The second vision is much more imposing. When Rome was nearly depopulated by a pestilence in the sixth century, St. Gregory, afterwards pope, advised that a procession should be made through the streets of the city, singing the service since called the Great Litanies. He placed himself at the head of the faithful, and during three days they perambulated the city; and on the third day, when they had arrived opposite to the mole of Hadrian, Gregory beheld the Archangel Michael alight on the summit of that monument, and sheathe his sword bedropped with blood. Then Gregory knew that the plague was stayed, and a church was there dedicated to the honour of the Archangel: and the Tomb of Hadrian has since been called the Castle of Sant’ Angelo to this day.

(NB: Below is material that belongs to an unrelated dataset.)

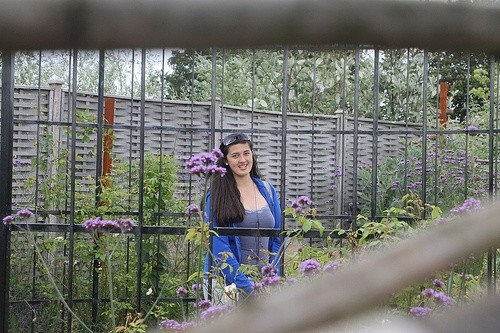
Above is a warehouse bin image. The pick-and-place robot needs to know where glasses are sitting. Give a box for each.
[222,133,250,146]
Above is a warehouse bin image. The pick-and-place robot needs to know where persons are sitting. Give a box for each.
[200,133,282,309]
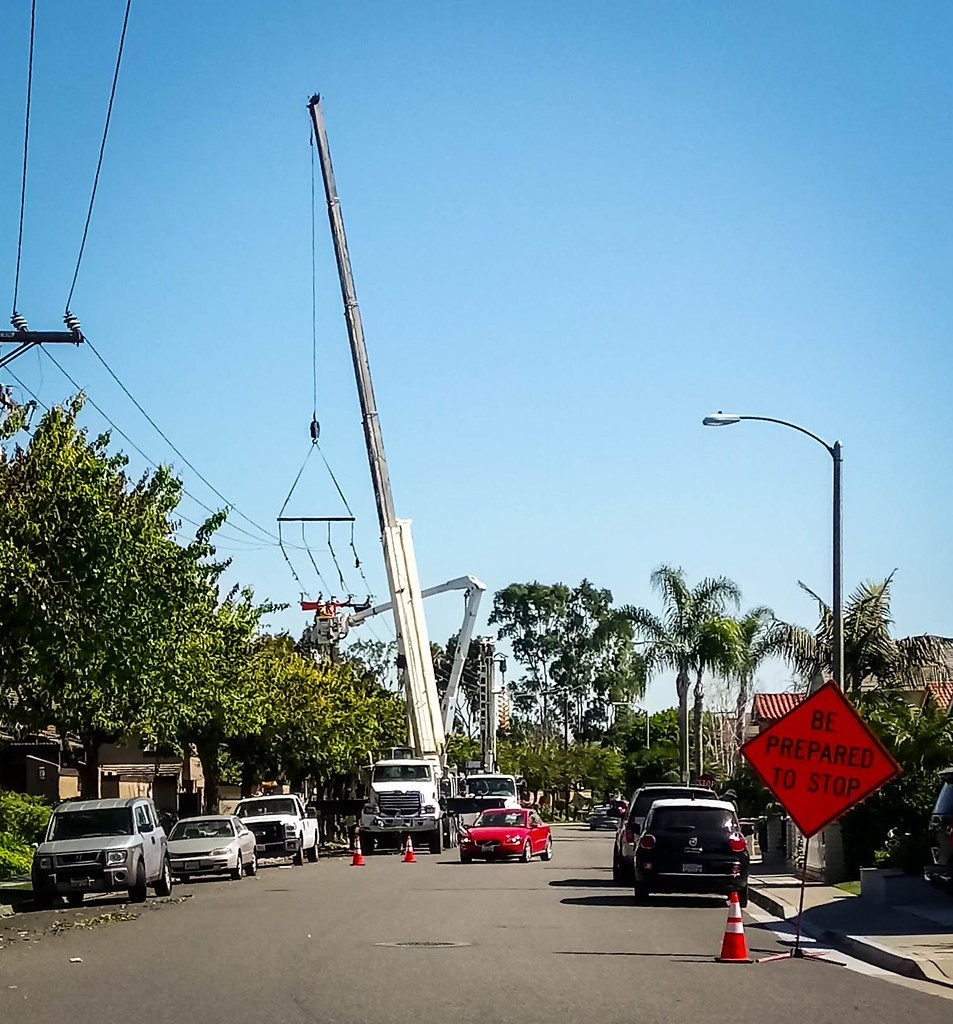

This, of all the recorded apparitions of St. Michael, is the only one which can be called poetical; it is evidently borrowed from the vision of the destroying angel in Scripture. As early as the ninth century, a church or chapel dedicated to St. Michael was erected on the summit of the huge monument, which at that time must have preserved much of its antique magnificence. The church was entitled Ecclesia Sancti Angeli usque ad Cœlos. The bronze statue, which in memory of this miracle now surmounts the Castle of St. Angelo, was placed there in recent times by Benedict XIV., and is the work of a Flemish sculptor, Verschaffelt. I suppose no one ever looked at this statue critically—at least, for myself, I never could: nor can I remember now, whether, as a work of art, it is above or below criticism; perhaps both. With its vast wings, poised in air, as seen against the deep blue skies of Rome, or lighted up by the golden sunset, to me it was ever like what it was intended to represent—like a vision.